A. Nganjuk Pada Permulaan Tahun 1811
Sejarah Pemerintahan Kabupaten Pace sangat sulit diungkapkan karena kurangnya data yang dapat menjelaskan keberadaannya. Demikian pula halnya dengan mata rantai hubungan antara Kabupaten Pace dengan Kabupaten Berbek. Sehubungan dengan hal tersebut maka pembahasan tentang sejarah pemerintahan Kabupaten Nganjuk dimulai dari keberadaan Kabupaten Berbek.
Berdasarkan peta Jawa Tengah dan Jawa Timur pada permulaan tahun 1811 yang terdapat dalam buku tulisan Peter Carey yang berjudul : ?Orang Jawa dan masyarakat Cina (1755-1825)?, Penerbit Pustaka Azet, Jakarta, 1986; diperoleh gambaran yang agak jelas tentang daerah Nganjuk. Apabila dicermati peta tersebut ternyata daerah Nganjuk terbagi dalam 4 (empat) daerah, yaitu : Berbek, Godean, Nganjuk dan Kertosono merupakan daerah yang dikuasai Belanda dan Kasultanan Yogyakarta, sedangkan daerah Nganjuk merupakan mancanegara Kasunanan Surakarta.
Timbul pertanyaan, apakah keempat daerah tersebut mempunyai status sebagai daerah Kabupaten yang dipimpin oleh seorang Bupati (Raden Tumenggung) atau berstatus lain?

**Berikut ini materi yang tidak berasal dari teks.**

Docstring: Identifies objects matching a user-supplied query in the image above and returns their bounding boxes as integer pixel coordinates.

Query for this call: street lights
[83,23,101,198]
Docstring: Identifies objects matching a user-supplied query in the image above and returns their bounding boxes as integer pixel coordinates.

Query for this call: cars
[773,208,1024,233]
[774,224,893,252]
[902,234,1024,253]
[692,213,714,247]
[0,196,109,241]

Dari silsilah keturunan Raja Negari Bima, silsilah Ngarso Dalem Sampeyan Dalem Ingkang Sinuwung Kanjeng Sultan Hamengkubuwono I atau asal usul Raden Tumenggung Sosrodi-ningrat Bupati Nayoko Wedono Lebet Gedong Tengen Rajegwesi dapat diperoleh kesimpulan bahwa memang benar daerah-daerah tersebut pada waktu itu merupakan daerah kabupaten.

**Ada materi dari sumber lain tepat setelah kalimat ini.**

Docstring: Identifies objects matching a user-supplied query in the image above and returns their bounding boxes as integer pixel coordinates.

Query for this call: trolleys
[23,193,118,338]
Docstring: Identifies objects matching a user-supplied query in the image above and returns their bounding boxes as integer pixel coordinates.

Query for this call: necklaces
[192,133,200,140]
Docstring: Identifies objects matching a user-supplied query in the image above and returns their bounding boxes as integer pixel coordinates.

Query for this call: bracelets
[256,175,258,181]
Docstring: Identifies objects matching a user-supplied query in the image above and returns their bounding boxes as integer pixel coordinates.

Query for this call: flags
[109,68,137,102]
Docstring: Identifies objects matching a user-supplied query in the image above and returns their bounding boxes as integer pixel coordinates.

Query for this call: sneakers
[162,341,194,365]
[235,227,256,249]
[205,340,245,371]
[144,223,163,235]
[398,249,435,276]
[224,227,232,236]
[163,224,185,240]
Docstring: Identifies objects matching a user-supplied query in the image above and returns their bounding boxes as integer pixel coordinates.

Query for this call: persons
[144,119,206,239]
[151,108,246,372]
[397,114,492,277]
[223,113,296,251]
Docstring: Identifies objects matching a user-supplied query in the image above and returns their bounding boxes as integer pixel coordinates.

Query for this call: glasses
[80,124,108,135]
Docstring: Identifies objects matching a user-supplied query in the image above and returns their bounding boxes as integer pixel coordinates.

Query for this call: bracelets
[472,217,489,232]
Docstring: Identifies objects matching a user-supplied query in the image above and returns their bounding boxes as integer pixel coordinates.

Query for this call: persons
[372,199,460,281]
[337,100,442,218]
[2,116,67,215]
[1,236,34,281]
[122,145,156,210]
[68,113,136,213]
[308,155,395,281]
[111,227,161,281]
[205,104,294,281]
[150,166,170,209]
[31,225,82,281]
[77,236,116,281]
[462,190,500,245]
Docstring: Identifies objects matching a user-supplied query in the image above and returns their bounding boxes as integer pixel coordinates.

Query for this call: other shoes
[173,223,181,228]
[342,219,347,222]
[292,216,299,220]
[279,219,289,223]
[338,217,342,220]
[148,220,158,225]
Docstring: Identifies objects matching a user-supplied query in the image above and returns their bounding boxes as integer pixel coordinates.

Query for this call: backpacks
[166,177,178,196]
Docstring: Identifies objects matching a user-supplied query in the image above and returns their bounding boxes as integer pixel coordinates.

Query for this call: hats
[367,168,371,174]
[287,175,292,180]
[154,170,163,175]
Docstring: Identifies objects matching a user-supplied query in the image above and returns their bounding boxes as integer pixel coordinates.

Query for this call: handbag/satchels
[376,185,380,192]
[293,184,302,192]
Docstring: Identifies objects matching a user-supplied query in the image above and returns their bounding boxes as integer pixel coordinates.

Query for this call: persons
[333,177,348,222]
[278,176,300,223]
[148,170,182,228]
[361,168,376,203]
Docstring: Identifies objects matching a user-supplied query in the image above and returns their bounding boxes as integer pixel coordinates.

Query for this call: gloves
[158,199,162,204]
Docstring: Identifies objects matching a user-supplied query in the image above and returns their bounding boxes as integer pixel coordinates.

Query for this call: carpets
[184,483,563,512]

Adapun penguasa daerah Berbek dan Godean dapat dijelaskan sebagai berikut :
1. Raja Bima mempunyai seorang putra, yaitu : Haji Datuk Sulaeman, yang kawin dengan putri Kyai Wiroyudo dan berputra 4 (empat) orang yaitu :
1. Nyai Sontoyudo
2. Nyai Honggoyudo
3. Kyai Derpoyudo
4. Nyai Damis Rembang.
2. Nyai Honggoyudo berputra :
1. Raden Ayu Ronggo Sepuh
2. Raden Ayu Tumenggung Sosronegoro
3. Raden Ngabei Kertoprojo
4. Mas Ajeng Kertowijoyo.
3. Raden Tumenggung Sosronegoro I, Bupati Grobogan, mempunyai putra sebanyak 30 (tiga puluh) orang, antara lain :
1. Raden Tumenggung Sosrodiningrat I (putra I)
2. Raden tumenggung Sosrokoesoemo I (putra VII)

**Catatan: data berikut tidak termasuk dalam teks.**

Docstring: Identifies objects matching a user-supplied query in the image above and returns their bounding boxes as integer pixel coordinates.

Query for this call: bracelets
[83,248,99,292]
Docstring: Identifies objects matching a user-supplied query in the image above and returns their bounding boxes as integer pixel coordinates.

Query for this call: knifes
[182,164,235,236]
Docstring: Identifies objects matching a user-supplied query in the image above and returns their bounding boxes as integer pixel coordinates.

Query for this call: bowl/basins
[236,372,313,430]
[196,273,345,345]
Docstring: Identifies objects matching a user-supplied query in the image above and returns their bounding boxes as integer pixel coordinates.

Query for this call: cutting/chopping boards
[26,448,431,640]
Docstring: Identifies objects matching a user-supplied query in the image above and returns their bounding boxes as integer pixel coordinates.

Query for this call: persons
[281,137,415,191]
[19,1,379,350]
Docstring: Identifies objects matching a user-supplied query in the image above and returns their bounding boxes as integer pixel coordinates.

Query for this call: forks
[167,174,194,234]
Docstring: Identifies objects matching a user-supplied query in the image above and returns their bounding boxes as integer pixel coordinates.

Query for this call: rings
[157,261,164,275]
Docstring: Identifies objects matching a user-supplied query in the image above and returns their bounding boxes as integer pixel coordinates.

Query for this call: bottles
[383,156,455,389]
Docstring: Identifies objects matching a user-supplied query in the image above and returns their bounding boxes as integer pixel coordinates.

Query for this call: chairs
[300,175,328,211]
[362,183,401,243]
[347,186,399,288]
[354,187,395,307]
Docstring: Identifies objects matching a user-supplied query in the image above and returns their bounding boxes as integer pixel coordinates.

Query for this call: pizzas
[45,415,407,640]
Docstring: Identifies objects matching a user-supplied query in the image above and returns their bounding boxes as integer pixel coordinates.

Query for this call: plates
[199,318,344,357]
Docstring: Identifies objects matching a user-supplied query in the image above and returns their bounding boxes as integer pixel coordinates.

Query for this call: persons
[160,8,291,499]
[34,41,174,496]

3. Raden Tumenggung Sosrodirdjo (putra XXIII).
4. Raden Tumenggung Sosrokoesoemo I adalah Bupati Berbek (sebelum pecah dengan Godean) berputra sebanyak 19 (sembilan belas) orang, antara lain :
1. RMT Sosronegoro II (putra ke-2)
2. RT Sosrokoesoemo II (putra ke-11)
Menurut pengamatan penulis, ketika RT Sosrokoesoemo I meninggal dunia, telah digantikan adiknya, yakni RT Sosrodirjo sebagai Bupati Berbek. Setelah itu Berbek dipecah menjadi dua daerah, yaitu Berbek dan Godean. RT Sosrodirdjo tetap memimpin daerah Berbek, sedangkan Godean dipimpin oleh keponakannya yaitu RMT Sosronegoro II (putra kedua dari RT Sosrokoesoemo I). Selanjutnya, menurut perkiraan, setelah kedua bupati tersebut surut/pensiun, Kabupaten Berbek dan Godean bergabung kembali menjadi satu, yaitu Kabupaten Berbek yang dipimpin oleh RT Sosrokoesoemo II (putra ke-11 dari RT Sosrokoesomo I).
Tentang Kabupaten Nganjuk dan Kertosono belum dapat diungkapkan lebih jauh, karena dalam perkembangan selanjutnya kedua daerah tersebut bergabung menjadi satu dengan daerah Berbek, yang diperkirakan terjadi sebelum tahun 1852. adapun Bupati Nganjuk sekitar tahun 1830 adalah RT. Brotodikoro, sedangkan Bupati Kertosono adalah RT. Soemodipoero.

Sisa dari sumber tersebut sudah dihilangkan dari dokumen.